Think of your very best small business clients. They’ve been going strong for years. They keep their budgets as trim as they can, but they don’t skimp on your cybersecurity services. They’ve signed up for your best antivirus software offering and best firewalls. They have a well-qualified IT staff member on the inside to work with you, and they follow all your recommendations around employee access to company devices or files from an unsecured network. You think, no one will breach their business, and this client is so small, who would want to try?

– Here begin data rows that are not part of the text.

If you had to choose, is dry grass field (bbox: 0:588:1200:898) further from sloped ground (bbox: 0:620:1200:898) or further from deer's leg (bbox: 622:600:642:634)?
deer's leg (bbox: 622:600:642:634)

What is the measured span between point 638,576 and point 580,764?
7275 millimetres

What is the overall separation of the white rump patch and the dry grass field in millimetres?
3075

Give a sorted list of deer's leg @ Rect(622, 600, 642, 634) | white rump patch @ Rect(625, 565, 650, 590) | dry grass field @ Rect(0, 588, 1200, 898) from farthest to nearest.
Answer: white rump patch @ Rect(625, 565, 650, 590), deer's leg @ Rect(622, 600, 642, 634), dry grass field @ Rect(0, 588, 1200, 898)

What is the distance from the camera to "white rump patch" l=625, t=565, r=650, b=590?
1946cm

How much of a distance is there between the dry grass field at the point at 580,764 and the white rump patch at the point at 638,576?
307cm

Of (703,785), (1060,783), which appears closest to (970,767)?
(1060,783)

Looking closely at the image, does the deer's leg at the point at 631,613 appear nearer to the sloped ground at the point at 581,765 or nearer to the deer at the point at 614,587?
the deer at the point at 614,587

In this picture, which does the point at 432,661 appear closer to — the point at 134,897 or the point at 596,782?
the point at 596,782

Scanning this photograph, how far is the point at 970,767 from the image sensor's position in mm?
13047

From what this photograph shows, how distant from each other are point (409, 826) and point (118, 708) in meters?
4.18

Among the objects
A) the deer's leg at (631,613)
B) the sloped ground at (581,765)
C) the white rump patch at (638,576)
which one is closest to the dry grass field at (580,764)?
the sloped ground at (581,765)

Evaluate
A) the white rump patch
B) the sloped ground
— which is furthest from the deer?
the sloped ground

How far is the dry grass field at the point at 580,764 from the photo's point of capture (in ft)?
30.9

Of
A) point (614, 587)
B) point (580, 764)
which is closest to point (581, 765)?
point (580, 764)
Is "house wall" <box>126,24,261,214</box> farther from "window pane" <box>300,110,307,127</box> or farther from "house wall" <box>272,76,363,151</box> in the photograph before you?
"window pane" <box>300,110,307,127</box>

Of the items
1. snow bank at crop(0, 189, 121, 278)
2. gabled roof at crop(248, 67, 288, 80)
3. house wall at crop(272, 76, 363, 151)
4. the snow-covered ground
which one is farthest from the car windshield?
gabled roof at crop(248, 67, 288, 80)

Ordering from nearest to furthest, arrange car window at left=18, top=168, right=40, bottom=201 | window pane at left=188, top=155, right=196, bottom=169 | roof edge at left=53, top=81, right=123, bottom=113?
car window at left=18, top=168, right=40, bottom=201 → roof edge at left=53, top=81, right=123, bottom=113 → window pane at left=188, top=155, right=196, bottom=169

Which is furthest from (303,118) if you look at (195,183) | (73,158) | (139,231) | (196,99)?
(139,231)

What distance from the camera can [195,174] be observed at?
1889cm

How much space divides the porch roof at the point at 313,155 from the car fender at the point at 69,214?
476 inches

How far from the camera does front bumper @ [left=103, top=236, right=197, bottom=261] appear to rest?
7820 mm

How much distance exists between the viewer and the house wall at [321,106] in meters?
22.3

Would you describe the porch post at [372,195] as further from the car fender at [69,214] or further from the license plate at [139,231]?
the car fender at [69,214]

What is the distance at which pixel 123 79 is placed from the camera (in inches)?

One Friday afternoon, as you’re wrapping up a particularly profitable month of service for this client, you get the call that their entire network has gone dark, and they’ve lost access to all company files and data. They are under cyberattack. Despite your best defenses, a hacker infiltrated the fortress you built to protect the client. All their customer data has been compromised, and they are being asked for a big ransom payment to restore access to their files. There’s nothing you can do.
Worst of all, your client doesn’t have cyber liability insurance (CLI) – the one last layer of protection that might have help them weather this storm. Three months later, the client is facing bankruptcy, and threatening to sue you for damages.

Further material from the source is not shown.